Last year, when Americans imported 449.1 million pounds of fireworks, there were at least 11 consumer fireworks-related deaths nationwide, and fireworks were involved with 10,200 injuries treated in emergency departments, according to the federal Consumer Product Safety Commission. Most of them were between June 17 and July 17; most of the victims were males, and most of the victims were aged 15 to 19. 

Sparkler burns a common holiday injury

About half of Stony Brook’s admissions are people injured by sparklers, often children, Sandoval said.
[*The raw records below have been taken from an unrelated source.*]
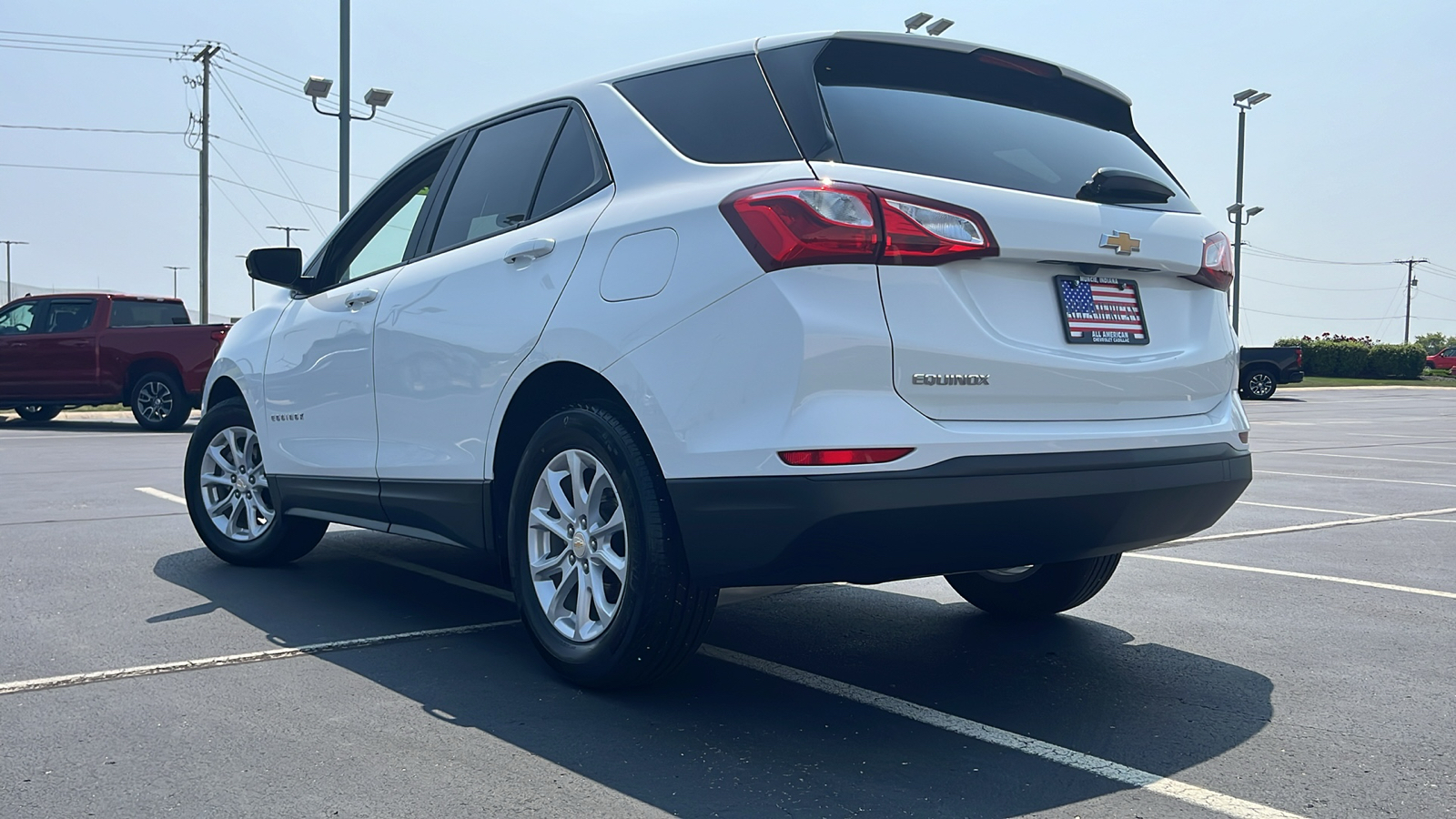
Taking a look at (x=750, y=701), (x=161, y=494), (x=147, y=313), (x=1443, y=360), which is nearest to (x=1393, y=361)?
(x=1443, y=360)

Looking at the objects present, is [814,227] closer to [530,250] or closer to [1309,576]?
[530,250]

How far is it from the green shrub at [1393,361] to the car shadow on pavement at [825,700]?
56.5m

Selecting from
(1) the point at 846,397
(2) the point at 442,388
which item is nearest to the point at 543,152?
(2) the point at 442,388

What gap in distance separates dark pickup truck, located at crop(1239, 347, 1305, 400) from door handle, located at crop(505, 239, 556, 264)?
3097cm

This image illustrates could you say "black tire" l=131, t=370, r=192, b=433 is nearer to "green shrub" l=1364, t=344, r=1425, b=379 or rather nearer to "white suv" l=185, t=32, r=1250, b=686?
"white suv" l=185, t=32, r=1250, b=686

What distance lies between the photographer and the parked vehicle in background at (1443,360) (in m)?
60.2

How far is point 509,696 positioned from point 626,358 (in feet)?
3.56

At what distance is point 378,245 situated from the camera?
A: 5.23m

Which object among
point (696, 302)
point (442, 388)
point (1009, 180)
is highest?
point (1009, 180)

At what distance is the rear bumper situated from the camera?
308 cm

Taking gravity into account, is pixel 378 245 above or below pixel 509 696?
above

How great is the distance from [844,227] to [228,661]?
2.52 meters

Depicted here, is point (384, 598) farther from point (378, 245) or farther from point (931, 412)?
point (931, 412)

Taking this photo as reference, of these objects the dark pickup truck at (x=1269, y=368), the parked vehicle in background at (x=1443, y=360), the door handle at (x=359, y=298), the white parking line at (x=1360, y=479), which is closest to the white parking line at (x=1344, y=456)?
the white parking line at (x=1360, y=479)
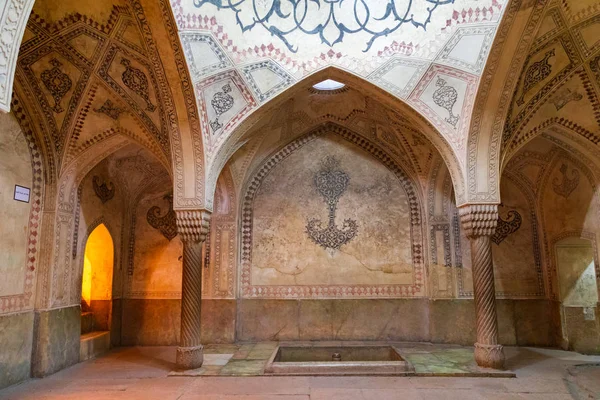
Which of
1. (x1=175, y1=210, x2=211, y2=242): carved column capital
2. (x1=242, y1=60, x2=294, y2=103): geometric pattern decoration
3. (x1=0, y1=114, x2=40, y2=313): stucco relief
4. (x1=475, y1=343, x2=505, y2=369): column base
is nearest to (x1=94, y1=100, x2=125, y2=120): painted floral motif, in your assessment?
(x1=0, y1=114, x2=40, y2=313): stucco relief

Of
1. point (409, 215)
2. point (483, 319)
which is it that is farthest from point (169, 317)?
point (483, 319)

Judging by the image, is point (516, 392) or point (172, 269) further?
point (172, 269)

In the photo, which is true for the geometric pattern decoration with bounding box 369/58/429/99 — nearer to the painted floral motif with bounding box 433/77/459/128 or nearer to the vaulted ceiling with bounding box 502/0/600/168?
the painted floral motif with bounding box 433/77/459/128

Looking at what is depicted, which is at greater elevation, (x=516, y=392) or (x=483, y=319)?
(x=483, y=319)

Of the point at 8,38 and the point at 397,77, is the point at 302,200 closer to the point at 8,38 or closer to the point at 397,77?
the point at 397,77

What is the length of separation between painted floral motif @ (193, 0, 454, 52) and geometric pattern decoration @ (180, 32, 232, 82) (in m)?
0.65

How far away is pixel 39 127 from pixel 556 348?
993cm

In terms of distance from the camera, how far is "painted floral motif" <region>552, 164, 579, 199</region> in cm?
837

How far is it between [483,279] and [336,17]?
4.78 metres

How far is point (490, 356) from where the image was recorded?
651 cm

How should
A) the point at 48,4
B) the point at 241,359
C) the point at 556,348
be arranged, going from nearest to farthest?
1. the point at 48,4
2. the point at 241,359
3. the point at 556,348

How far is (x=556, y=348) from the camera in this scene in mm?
8445

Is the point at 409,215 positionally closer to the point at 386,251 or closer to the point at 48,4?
the point at 386,251

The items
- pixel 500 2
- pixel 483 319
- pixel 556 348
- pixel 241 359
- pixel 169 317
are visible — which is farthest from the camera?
pixel 169 317
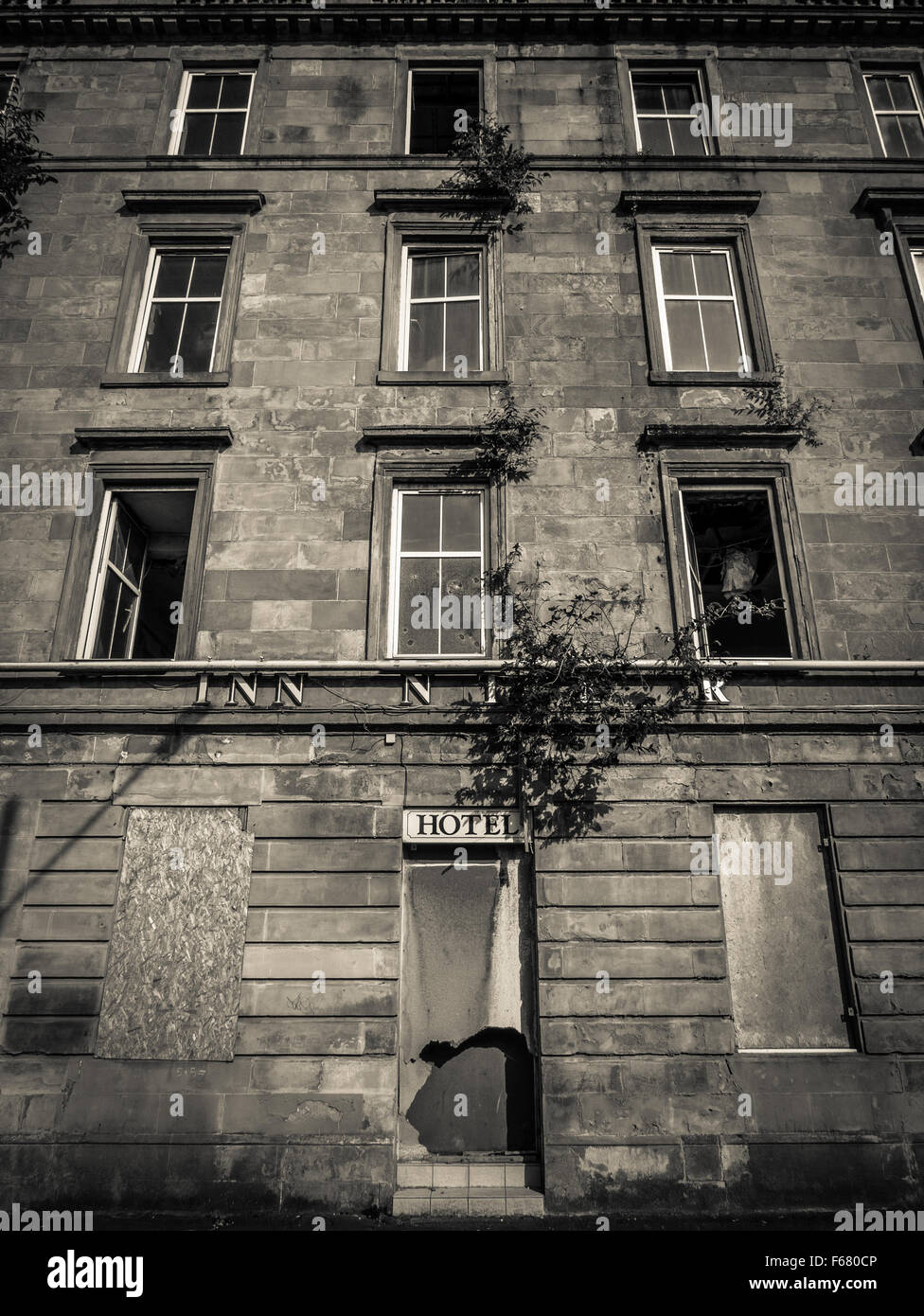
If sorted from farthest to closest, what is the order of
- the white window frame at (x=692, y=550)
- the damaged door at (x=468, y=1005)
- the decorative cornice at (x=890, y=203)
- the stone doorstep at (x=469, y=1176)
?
the decorative cornice at (x=890, y=203) < the white window frame at (x=692, y=550) < the damaged door at (x=468, y=1005) < the stone doorstep at (x=469, y=1176)

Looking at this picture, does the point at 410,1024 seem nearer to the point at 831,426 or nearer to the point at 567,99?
the point at 831,426

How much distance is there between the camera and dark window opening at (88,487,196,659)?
11461mm

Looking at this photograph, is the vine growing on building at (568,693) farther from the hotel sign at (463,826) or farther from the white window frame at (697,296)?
the white window frame at (697,296)

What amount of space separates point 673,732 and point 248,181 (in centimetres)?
1098

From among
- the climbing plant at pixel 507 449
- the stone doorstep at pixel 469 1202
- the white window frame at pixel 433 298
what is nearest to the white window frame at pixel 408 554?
the climbing plant at pixel 507 449

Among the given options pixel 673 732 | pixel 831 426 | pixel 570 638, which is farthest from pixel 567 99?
pixel 673 732

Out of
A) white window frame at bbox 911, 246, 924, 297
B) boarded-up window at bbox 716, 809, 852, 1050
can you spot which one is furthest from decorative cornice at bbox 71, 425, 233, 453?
white window frame at bbox 911, 246, 924, 297

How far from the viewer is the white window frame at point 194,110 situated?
13969 millimetres

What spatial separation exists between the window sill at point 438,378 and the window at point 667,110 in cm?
544

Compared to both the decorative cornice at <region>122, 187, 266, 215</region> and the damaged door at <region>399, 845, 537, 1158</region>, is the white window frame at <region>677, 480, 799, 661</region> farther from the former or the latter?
the decorative cornice at <region>122, 187, 266, 215</region>

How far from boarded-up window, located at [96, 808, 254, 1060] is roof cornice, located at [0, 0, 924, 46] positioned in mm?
13609

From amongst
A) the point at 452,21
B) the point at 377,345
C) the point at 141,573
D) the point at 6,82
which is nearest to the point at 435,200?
the point at 377,345

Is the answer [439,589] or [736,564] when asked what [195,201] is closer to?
[439,589]
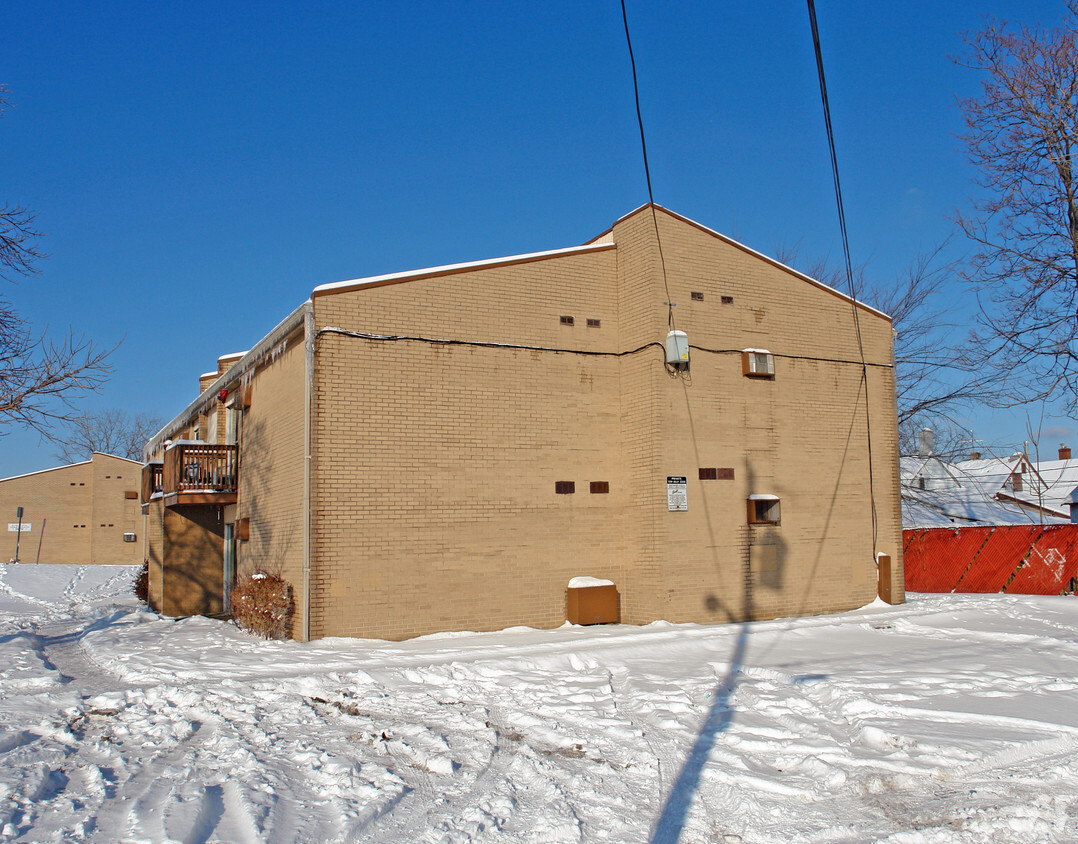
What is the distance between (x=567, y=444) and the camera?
14680 millimetres

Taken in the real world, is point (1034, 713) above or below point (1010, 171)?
below

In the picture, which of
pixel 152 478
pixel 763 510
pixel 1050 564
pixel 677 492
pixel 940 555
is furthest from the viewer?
pixel 940 555

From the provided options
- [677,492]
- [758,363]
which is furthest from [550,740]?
[758,363]

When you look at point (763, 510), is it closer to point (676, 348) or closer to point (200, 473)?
point (676, 348)

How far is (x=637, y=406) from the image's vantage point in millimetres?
14883

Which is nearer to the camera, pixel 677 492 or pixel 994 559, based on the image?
pixel 677 492

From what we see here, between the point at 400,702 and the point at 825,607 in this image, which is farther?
the point at 825,607

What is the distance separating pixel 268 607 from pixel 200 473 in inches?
224

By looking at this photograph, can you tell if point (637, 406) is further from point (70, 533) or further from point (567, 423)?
point (70, 533)

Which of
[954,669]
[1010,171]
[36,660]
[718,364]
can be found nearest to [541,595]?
[718,364]

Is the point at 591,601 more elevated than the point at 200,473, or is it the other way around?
the point at 200,473

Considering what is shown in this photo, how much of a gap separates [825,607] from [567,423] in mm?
6164

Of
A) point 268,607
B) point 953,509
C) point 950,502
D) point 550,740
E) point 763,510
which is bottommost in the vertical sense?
point 550,740

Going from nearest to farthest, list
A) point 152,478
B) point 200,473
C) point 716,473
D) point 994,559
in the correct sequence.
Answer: point 716,473 < point 200,473 < point 994,559 < point 152,478
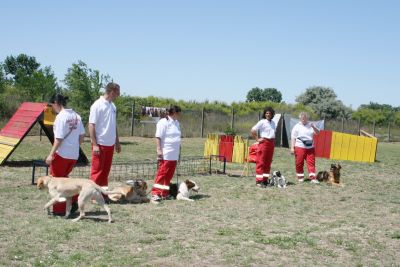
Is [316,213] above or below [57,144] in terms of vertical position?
below

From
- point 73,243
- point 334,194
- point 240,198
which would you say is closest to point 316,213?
point 240,198

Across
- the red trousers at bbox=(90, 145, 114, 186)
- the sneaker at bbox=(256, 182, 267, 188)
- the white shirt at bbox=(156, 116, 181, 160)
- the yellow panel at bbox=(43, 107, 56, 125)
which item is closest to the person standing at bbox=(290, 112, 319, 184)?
the sneaker at bbox=(256, 182, 267, 188)

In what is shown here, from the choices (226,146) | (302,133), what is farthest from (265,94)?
(302,133)

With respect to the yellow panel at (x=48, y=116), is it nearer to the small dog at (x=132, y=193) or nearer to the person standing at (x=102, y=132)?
the small dog at (x=132, y=193)

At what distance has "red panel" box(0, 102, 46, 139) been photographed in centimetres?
1211

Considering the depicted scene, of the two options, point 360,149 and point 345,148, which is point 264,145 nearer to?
point 360,149

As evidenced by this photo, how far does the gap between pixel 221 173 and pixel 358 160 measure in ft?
28.5

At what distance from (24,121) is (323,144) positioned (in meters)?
12.2

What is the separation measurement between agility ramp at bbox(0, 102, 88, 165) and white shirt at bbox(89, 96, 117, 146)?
5.00m

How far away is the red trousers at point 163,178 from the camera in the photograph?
→ 8.63 m

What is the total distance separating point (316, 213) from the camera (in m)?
8.06

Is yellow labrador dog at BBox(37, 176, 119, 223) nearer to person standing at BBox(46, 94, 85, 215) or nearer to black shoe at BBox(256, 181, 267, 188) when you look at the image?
person standing at BBox(46, 94, 85, 215)

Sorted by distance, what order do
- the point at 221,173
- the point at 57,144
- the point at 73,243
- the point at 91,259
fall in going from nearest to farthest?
the point at 91,259
the point at 73,243
the point at 57,144
the point at 221,173

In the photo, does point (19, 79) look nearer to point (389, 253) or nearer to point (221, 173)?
point (221, 173)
Some of the older ones hurt themselves; the youngest victims, “a year or two old, they’re not the ones holding the sparkler — somebody else is holding it, somebody runs up to them, taps them on the face or eye or hand.”

Sparklers “burn at several thousand degrees — just brief contact to skin will cause second- or third-degree burns” that penetrate deep below the epidermis. Contact burns are most common, Sandoval said, but occasionally he sees people whose clothes have caught fire. 

Dr. Fred Davis, a Northwell Health doctor who specializes in emergency medicine, said he’s come to expect an uptick in patients around this time every year: mostly people aged 18 to their early 40s with injuries to the hand and face. “Part of it is people being too close to the fireworks, or holding on to the fireworks, or lighting them and holding them” when they detonate unexpectedly, he said. Most of the facial injuries he treats come from fireworks that turn into projectiles “aimed toward or near them, or they go off in a direction that people are not expecting.” 

It is extremely rare to treat people for repeat fireworks injuries, Davis said, though he recalled treating at least one or two people for repeat fireworks injuries. Even in those cases, “we try to be unbiased when we treat … It’s a chance to educate and inform our patients, and when family members get hurt, it leads to a lot of education among the family.” 

Newsday’s archives on the subject depict more than half a century of mayhem, starting with two boys, who lost a hand and an eye, respectively, in separate incidents in 1954, with dozens more stories through 2021, when a mortar blew up in a 13-year-old boy’s face in Deer Park. 

According to the American Pyrotechnics Association, a trade group, the rate of fireworks injuries has fallen drastically since the 1970 and is now the lowest in history. The group attributes the decline to “industry safety education efforts and the ever improving quality of its products.”

Pushing for new restrictions

In New York, it is a misdemeanor to sell fireworks, and repeat offenders can be convicted of a felony; even possession is a violation. A 2018 change in state law permitted sale and use of sparklers and similar devices in most counties, though not in Nassau, Suffolk, New York City and a few other counties. 

Last year, according to the state’s Department of Criminal Justice Services, there were at least 26 arrests of people 18 and older statewide, including three in Nassau and three in Suffolk, where a fireworks charge was the top charge. Nassau police made 32 arrests with fireworks charges last year and four this year, Nassau police Det. Lt. Richard LeBrun wrote in an email. The department “has a zero tolerance approach with regard to illegal possession and setting off fireworks” and has begun blanketing neighborhoods where people are known to set them off with flyers warning of arrest, he said. Suffolk police did not provide arrest statistics.

Sandoval, who each year releases a list of burn safety tips to the public, has pushed for tighter restrictions, as have fire officials like Uttaro and John D’Alessandro, secretary of the Firefighters Association of the State of New York, which represents volunteer firefighters. D’Allesandro said he suspected much of the legalization push came from local governments chasing sales tax revenue. 

But any gains are likely offset by the monetary cost of increased calls for service due to injuries, and by a greater social cost, he said: “You get a very different perspective on things if you have to go to someone’s house and pick up a finger … or see a little child with a severe burn on their face,” he said.